Saying Goodbye Hurts …

I got the news today that a friend who I haven’t seen in years committed suicide two days ago.  He was 50 years old – the same age as me, and even though we hadn’t spoken for some time, his death saddened me more than I thought it would have. 

“Tuffy” and I met through a mutual friend and then we started dating two girls who were friends, so we spent a few months in each others company whilst trying to impress the young ladies.  Even though both “romances” broke up within a matter of months, Tuffy and I still knocked around together for a couple of years after that, gradually drifting apart through work and the resultant moves to other towns etc.  His death has made me realise just how many people we lose in our lives.  Since the age of 15, I’ve lost friends through death and illness.  Now I’m not feeling sorry for myself because death is a part of life, but when you’re a young person - friends are forever and mateship is eternal. 

Peter & Ricky were brothers who were 15 & 16 respectively when they died in a car crash in 1977. Ricky was driving his fathers car without a license (his dad was at work and didn’t know this).  The local cops saw the boys in the car and knew that Ricky shouldn’t be driving so gave chase. Ricky panicked and a chase ensued.  Ricky drove into a telegraph pole at a high rate of knots.  He died instantly and his brother Peter – who was a great mate – died at the scene. To this day my mother thanks God that I was out of town when that happened, as she is certain I would have been with them.  Who knows – probably would have.  Another guy who was out of town at the time of that accident was my neighbour Con – who’d been our neighbour all my life & was also a great mate who spent alot of time with us all.  At Peter & Rickys funeral, Con who was the same age as us, told me that his mother had said the same thing to him.  Two years later, he rolled his car and died.  So that’s three kids I had known most of my life who had theirs snuffed out before they turned 19.

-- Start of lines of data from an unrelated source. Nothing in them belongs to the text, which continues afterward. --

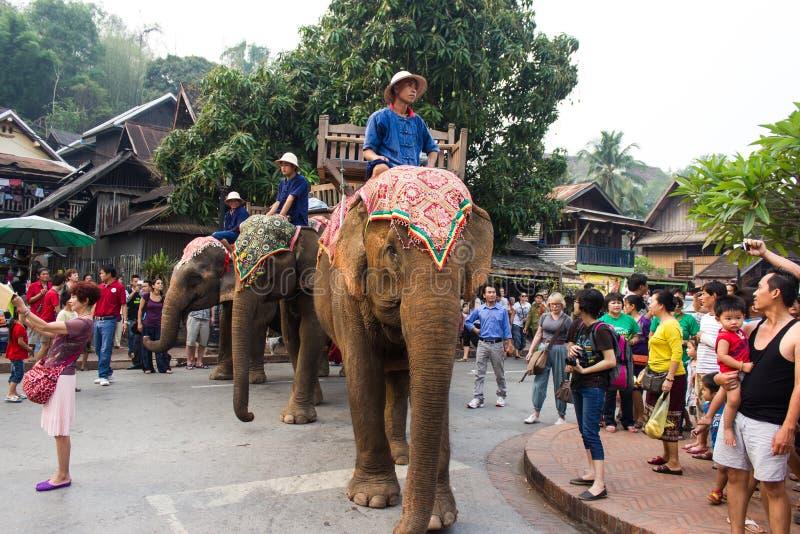 Шествие слона на Новый Год 2014 Lao в Luang Prabang, Лаосе стоковые фото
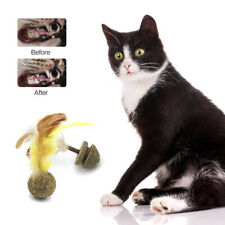 Cat Catnip Toy Soft Feathers Kitten Treat Edible Catnip Cat Pet Toy Chasing Ball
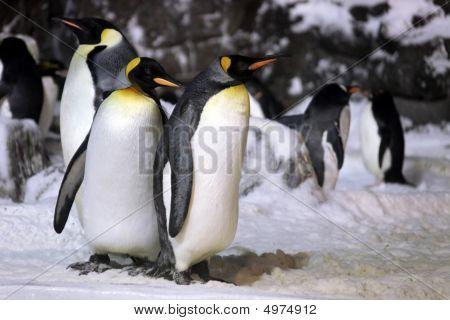 Emperor Penguins Hanging Out Together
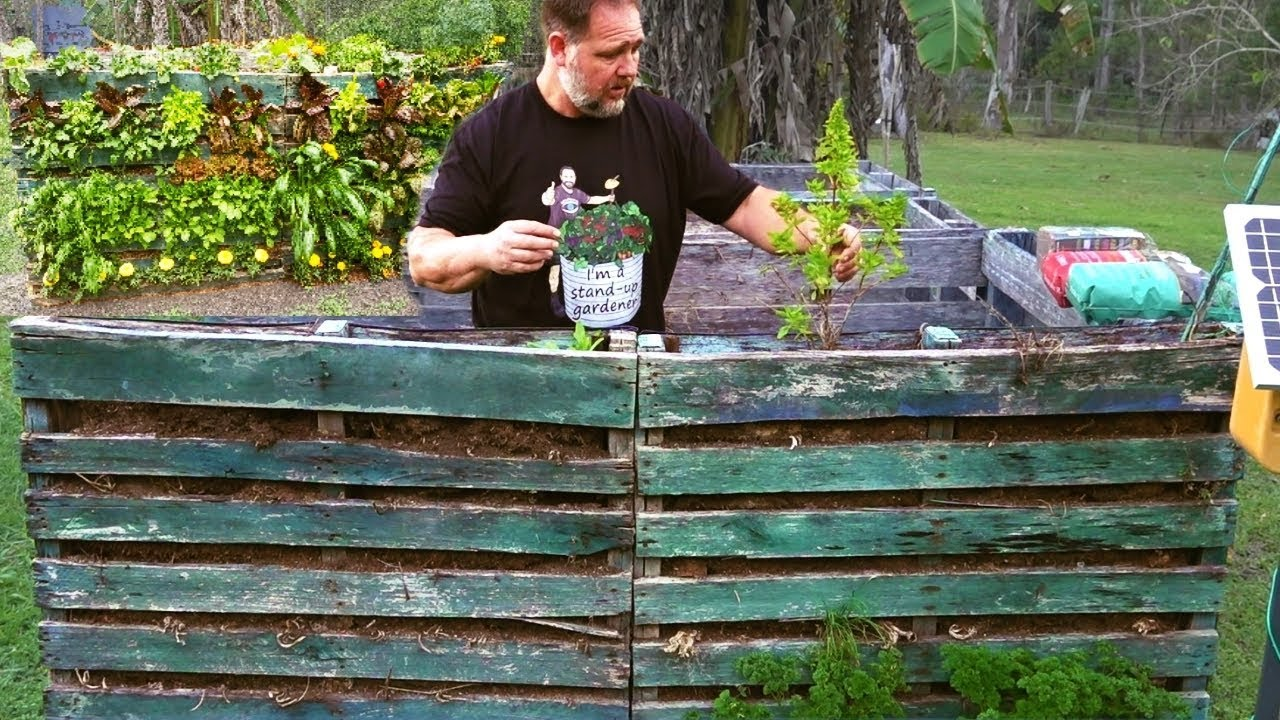 What Happened To This Grow Wall Vertical Vegetable Garden Youtube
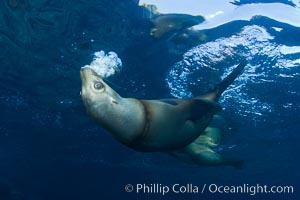 California sea lion injured by fishing line. Sea of Cortez, Baja California, Mexico, Zalophus californianus, natural history stock photograph, photo id 27425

After leaving Bilo, I went to a new school for a year (1977)  where I met Len.  He was the first bloke at the school to approach me and introduce himself.  Ordinarily I would think that the person to do that is the most needy.  It turned out that he was just a fucking great person who had a streak of kindness in him a mile wide and he thought that someone should make the move to helping me settle in.  I always remember the time Len fell in love with some girl and wrote the goddamn worse poem to her (we were 16 at the time). After I fell about laughing at it, he took it away to “work on it some more”.  I don’t think it ever saw the light of day.  Len became a cop and we remained mates for 20 years. He was accidently shot during a drug raid when he was 36 years old.  We’d lost contact for a couple of years but then got back in touch and had met up several times  

In 1978 I met John through work (he was one of the blokes who introduced me to Tuffy).  John and I had a shared fondness for beer and Monty Python.  He moved from Brisbane for a couple of years and when he returned, he and I shared a house with a couple of others. At the age of 23, two weeks after his engagement party, John’s motorcycle hit a tree, breaking his neck and killing him. To my shame I never saw his family again after his funeral because I just didn’t know what to say to them.

Which brings me to Mick.  He was the brother I never had. Our parents were friends and we used to sleep in the same cot when they visited each other – that’s how far back we went.  I can never remember a time not knowing Mick.  Growing up we shared just about everything together – weekends, sleepovers, fights & feuds… I really don’t think there was anything I did before the age of 16 that he wasn’t involved in.  From learning to swim, holidays,  sneaking into the drive in, to finding his brother in laws porn stash, we did the lot.  I would honestly say that Peter was the best friend, but Mick was my brother.  One time, Mick’s wife noted that we would sit in a room and not talk to each other, but she reckoned we “always seemed attuned to what the other was thinking”.  I agree - I didn’t need to speak to Mick all the time. At my mother’s 60th birthday party Mick started coughing and brought up some blood.  My dad told him to get to a doctor – he did – lung cancer.  Mick died before his 38th birthday and left behind a beautiful wife and three kids.  That was over 12 years ago and I still cry when I visit his grave, something I don’t do for Peter or my own dad.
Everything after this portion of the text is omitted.